WORK TO COMPLETE
Transcribe the records below exactly as they appear.

MATERIAL PROVIDED
────

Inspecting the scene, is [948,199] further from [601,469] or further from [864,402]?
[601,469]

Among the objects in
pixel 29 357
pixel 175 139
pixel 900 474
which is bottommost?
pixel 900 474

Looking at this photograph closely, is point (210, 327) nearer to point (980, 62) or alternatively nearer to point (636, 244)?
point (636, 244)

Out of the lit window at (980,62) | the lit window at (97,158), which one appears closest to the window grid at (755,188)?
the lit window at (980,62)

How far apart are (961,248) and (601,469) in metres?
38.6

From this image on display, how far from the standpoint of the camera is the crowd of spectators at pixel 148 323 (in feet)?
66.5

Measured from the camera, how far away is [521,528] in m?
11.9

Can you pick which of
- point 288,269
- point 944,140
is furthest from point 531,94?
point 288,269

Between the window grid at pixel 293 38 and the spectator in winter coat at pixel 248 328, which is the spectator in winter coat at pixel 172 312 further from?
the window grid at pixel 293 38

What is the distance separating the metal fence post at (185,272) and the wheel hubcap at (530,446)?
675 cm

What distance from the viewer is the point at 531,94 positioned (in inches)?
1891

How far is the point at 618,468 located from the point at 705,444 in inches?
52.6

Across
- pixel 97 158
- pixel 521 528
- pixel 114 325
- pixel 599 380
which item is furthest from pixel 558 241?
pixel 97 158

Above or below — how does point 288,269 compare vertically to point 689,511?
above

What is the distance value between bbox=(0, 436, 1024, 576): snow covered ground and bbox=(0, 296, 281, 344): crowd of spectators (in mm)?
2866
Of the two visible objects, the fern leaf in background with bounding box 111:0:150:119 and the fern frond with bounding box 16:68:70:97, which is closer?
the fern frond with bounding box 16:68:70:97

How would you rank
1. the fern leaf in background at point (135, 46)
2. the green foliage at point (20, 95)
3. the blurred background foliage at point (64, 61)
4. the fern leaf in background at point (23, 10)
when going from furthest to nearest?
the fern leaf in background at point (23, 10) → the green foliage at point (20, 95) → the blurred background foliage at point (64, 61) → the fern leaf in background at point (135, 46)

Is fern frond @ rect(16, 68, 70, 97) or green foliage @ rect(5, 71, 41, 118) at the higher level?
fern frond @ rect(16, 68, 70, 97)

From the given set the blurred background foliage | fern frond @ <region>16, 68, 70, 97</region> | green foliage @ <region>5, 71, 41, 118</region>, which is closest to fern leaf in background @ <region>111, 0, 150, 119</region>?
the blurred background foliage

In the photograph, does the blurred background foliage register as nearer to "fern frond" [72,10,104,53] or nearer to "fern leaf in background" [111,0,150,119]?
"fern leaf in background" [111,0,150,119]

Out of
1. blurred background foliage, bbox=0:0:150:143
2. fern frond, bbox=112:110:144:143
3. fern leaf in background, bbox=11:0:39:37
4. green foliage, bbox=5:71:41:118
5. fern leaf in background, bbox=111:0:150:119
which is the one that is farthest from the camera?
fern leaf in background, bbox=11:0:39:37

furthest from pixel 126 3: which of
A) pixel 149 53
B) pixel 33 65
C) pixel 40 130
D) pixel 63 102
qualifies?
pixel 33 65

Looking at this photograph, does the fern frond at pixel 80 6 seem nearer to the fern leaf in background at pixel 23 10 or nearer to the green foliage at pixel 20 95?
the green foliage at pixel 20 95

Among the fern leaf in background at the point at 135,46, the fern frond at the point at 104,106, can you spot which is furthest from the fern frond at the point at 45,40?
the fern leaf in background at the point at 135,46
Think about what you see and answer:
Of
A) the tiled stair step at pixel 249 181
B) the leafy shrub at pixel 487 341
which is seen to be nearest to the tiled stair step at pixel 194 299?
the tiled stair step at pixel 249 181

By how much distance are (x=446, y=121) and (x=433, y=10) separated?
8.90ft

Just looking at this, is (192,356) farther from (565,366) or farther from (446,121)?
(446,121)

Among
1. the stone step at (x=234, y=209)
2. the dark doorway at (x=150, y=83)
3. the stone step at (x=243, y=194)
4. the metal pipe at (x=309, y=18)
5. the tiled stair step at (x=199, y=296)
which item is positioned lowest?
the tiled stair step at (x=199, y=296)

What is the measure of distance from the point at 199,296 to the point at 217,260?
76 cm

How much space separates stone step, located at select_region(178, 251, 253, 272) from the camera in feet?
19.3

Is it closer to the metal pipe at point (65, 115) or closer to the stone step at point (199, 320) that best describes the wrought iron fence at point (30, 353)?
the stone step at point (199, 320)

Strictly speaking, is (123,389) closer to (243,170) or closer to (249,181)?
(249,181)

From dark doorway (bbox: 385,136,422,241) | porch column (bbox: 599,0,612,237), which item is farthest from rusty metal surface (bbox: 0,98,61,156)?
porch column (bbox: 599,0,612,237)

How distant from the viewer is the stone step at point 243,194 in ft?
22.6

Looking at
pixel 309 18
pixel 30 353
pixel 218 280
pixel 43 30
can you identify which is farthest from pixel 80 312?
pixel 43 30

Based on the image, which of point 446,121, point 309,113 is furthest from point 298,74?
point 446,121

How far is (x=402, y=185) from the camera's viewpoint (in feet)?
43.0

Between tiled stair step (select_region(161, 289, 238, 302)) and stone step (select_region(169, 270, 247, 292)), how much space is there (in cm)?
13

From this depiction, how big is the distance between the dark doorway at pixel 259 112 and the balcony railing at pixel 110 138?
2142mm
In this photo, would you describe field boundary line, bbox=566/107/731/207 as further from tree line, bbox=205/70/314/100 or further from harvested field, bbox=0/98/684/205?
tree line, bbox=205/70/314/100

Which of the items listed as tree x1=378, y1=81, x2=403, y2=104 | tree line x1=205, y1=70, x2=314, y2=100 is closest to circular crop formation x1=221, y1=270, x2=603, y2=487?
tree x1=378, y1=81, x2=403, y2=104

────

EXERCISE RESULT
Inspecting the scene, is [948,199] further from [601,469] or further from [864,402]?
[601,469]

Among the objects in
pixel 29 357
pixel 175 139
pixel 900 474
which is bottommost?
pixel 900 474

Looking at this photograph closely, is point (210, 327) nearer to point (980, 62) or alternatively nearer to point (636, 244)?
point (636, 244)

Out of the lit window at (980,62) | the lit window at (97,158), which one appears closest to the window grid at (755,188)?
the lit window at (980,62)

How far apart are (961,248) and (601,469) in metres?
38.6

From this image on display, how far from the standpoint of the camera is the crowd of spectators at pixel 148 323 (in feet)?
66.5

Measured from the camera, how far away is [521,528] in m?
11.9

Can you pick which of
- point 288,269
- point 944,140
is furthest from point 531,94?
point 288,269

Between the window grid at pixel 293 38 and the spectator in winter coat at pixel 248 328, which is the spectator in winter coat at pixel 172 312 further from?
the window grid at pixel 293 38

What is the distance separating the metal fence post at (185,272) and the wheel hubcap at (530,446)?
675 cm

What distance from the viewer is the point at 531,94 positioned (in inches)?
1891

How far is the point at 618,468 located from the point at 705,444 in inches?
52.6

Across
- pixel 97 158
- pixel 521 528
- pixel 114 325
- pixel 599 380
which item is furthest from pixel 558 241?
pixel 97 158

Above or below — how does point 288,269 compare vertically to point 689,511?
above

What is the distance value between bbox=(0, 436, 1024, 576): snow covered ground and bbox=(0, 296, 281, 344): crowd of spectators (in mm)?
2866
Of the two visible objects, the fern leaf in background with bounding box 111:0:150:119 and the fern frond with bounding box 16:68:70:97, which is closer?
the fern frond with bounding box 16:68:70:97

How would you rank
1. the fern leaf in background at point (135, 46)
2. the green foliage at point (20, 95)
3. the blurred background foliage at point (64, 61)
4. the fern leaf in background at point (23, 10)
when going from furthest to nearest?
the fern leaf in background at point (23, 10) → the green foliage at point (20, 95) → the blurred background foliage at point (64, 61) → the fern leaf in background at point (135, 46)

Is fern frond @ rect(16, 68, 70, 97) or green foliage @ rect(5, 71, 41, 118) at the higher level?
fern frond @ rect(16, 68, 70, 97)

From the given set the blurred background foliage | fern frond @ <region>16, 68, 70, 97</region> | green foliage @ <region>5, 71, 41, 118</region>, which is closest to fern leaf in background @ <region>111, 0, 150, 119</region>?
the blurred background foliage

In the photograph, does the blurred background foliage register as nearer to "fern frond" [72,10,104,53] or nearer to "fern leaf in background" [111,0,150,119]?
"fern leaf in background" [111,0,150,119]

Out of
1. blurred background foliage, bbox=0:0:150:143
2. fern frond, bbox=112:110:144:143
3. fern leaf in background, bbox=11:0:39:37
4. green foliage, bbox=5:71:41:118
5. fern leaf in background, bbox=111:0:150:119
which is the one that is farthest from the camera?
fern leaf in background, bbox=11:0:39:37

furthest from pixel 126 3: which of
A) pixel 149 53
B) pixel 33 65
C) pixel 40 130
D) pixel 63 102
qualifies?
pixel 33 65

Looking at this photograph, does the fern frond at pixel 80 6 seem nearer to the fern leaf in background at pixel 23 10 or nearer to the green foliage at pixel 20 95?
the green foliage at pixel 20 95

Among the fern leaf in background at the point at 135,46, the fern frond at the point at 104,106, can you spot which is furthest from the fern frond at the point at 45,40?
the fern leaf in background at the point at 135,46
Think about what you see and answer:
Of
A) the tiled stair step at pixel 249 181
B) the leafy shrub at pixel 487 341
which is seen to be nearest to the tiled stair step at pixel 194 299?
the tiled stair step at pixel 249 181

By how much distance are (x=446, y=121) and (x=433, y=10) separated?
8.90ft

Just looking at this, is (192,356) farther from (565,366) or farther from (446,121)?
(446,121)

Among
1. the stone step at (x=234, y=209)
2. the dark doorway at (x=150, y=83)
3. the stone step at (x=243, y=194)
4. the metal pipe at (x=309, y=18)
5. the tiled stair step at (x=199, y=296)
which item is positioned lowest?
the tiled stair step at (x=199, y=296)

What is the measure of distance from the point at 199,296 to the point at 217,260?
76 cm

How much space separates stone step, located at select_region(178, 251, 253, 272) from the camera in feet?
19.3

Is it closer to the metal pipe at point (65, 115) or closer to the stone step at point (199, 320) that best describes the wrought iron fence at point (30, 353)?
the stone step at point (199, 320)

Strictly speaking, is (123,389) closer to (243,170) or closer to (249,181)?
(249,181)

From dark doorway (bbox: 385,136,422,241) | porch column (bbox: 599,0,612,237), which item is farthest from rusty metal surface (bbox: 0,98,61,156)?
porch column (bbox: 599,0,612,237)

How distant from the viewer is the stone step at point 243,194 in ft?
22.6

Looking at
pixel 309 18
pixel 30 353
pixel 218 280
pixel 43 30
can you identify which is farthest from pixel 80 312?
pixel 43 30

Based on the image, which of point 446,121, point 309,113 is furthest from point 298,74?
point 446,121

How far is (x=402, y=185) from the camera's viewpoint (in feet)?
43.0

Between tiled stair step (select_region(161, 289, 238, 302)) and stone step (select_region(169, 270, 247, 292)), how much space is there (in cm)?
13

From this depiction, how big is the distance between the dark doorway at pixel 259 112 and the balcony railing at pixel 110 138?
2142mm
In this photo, would you describe field boundary line, bbox=566/107/731/207 as further from tree line, bbox=205/70/314/100 or further from harvested field, bbox=0/98/684/205?
tree line, bbox=205/70/314/100

Which of the items listed as tree x1=378, y1=81, x2=403, y2=104 | tree line x1=205, y1=70, x2=314, y2=100 is closest to circular crop formation x1=221, y1=270, x2=603, y2=487?
tree x1=378, y1=81, x2=403, y2=104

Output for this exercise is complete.